All of these networks can have different relationships between them. For example, the network labeled LAN can route traffic from LAN to NET 2. The IP on the LAN maybe 10.0.0.0 and the IP on NET 2 is 10.0.10.0, in this way traffic would route. Traffic from the LAN may be NATed to NET 3 as the network admin may want the traffic to look like its originating on the native NET 3 network. For example, traffic on LAN is 10.0.0.0 and on NET 3 is 192.168.0.0. Once the traffic is NAT from network marked LAN to network marked NET 3 then traffic appears to be from an IP native to the 192.168.0.0 address.

Similarly, a network set could be created with networks marked LAN and network marked internal 2 with a NAT relationship to the External network. Typically this is done if the networks are defined at installation, but if the networks are added at a later stage the relationship will need to be defined.

Defining network elements within networks
Once networks are created, there are certain elements and element detail that can be defined and configured for each network. These elements will help ISA identify essentials for routing traffic and for use with the firewall clients. I will cover the features below. Note that at array level (ISA2004 EE), a new site-to-site VPN can be created.
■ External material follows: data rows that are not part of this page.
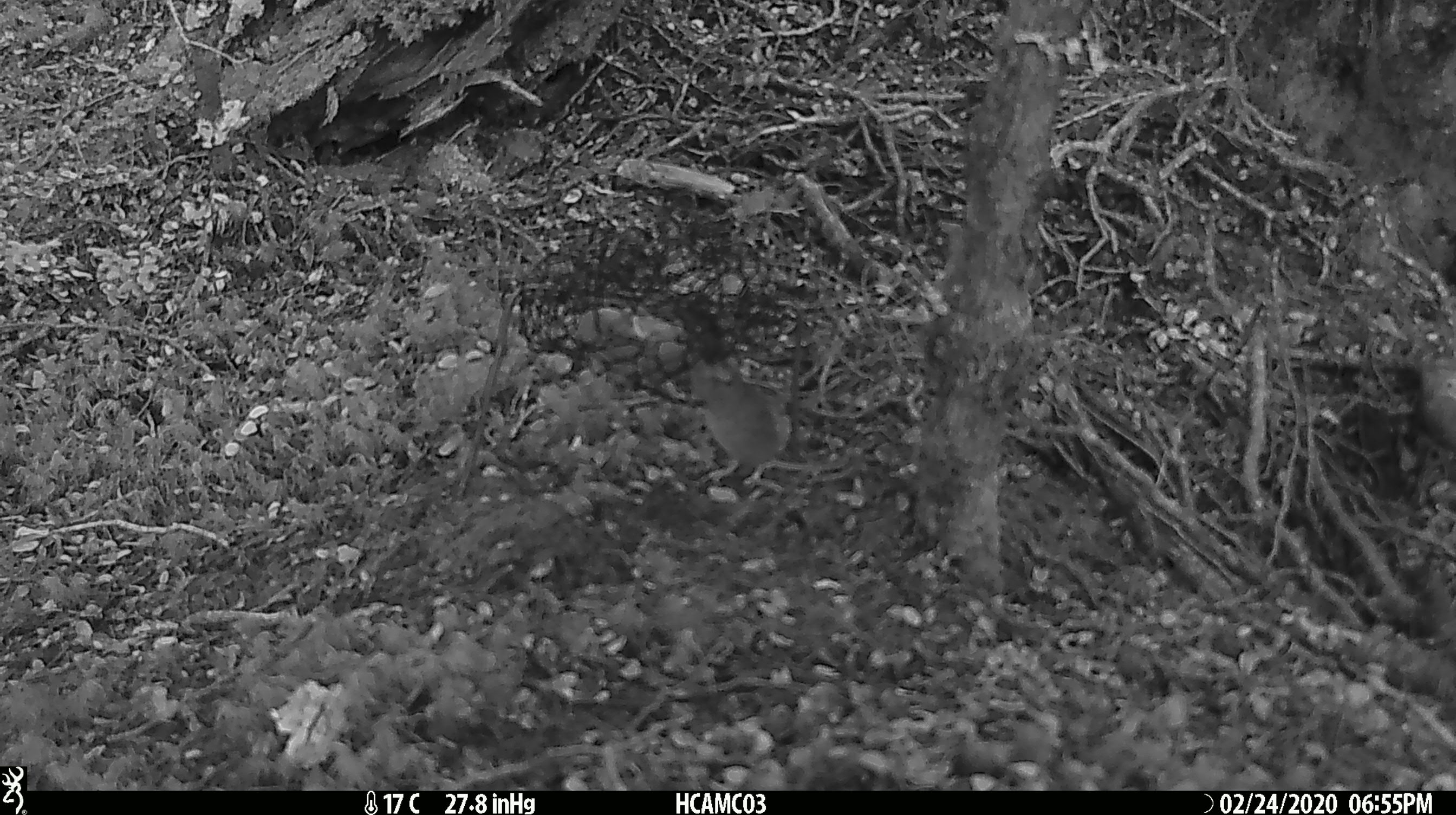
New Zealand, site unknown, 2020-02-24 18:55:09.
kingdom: Animalia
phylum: Chordata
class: Mammalia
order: Rodentia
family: Muridae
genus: Mus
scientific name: Mus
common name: mouse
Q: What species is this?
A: Mouse (Mus).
• The Domains tab (This will apply to Firewall clients only). In this tab you can specify the domains that are included in the network you are defining. Client requests to these domains will be deemed to be local and will not be forwarded.
• The Web browser tab. This tab is for the configuration of the properties of the web browser and how the Web browsers specify ISA Server in the configuration script.
• Automatic discovery. Defines how clients automatically find the ISA Server. Firewall
• Web Proxy client support. Specify if this network listens for requests from Web Proxy clients. This option is where the port can be changed to reflect a non standard proxy port.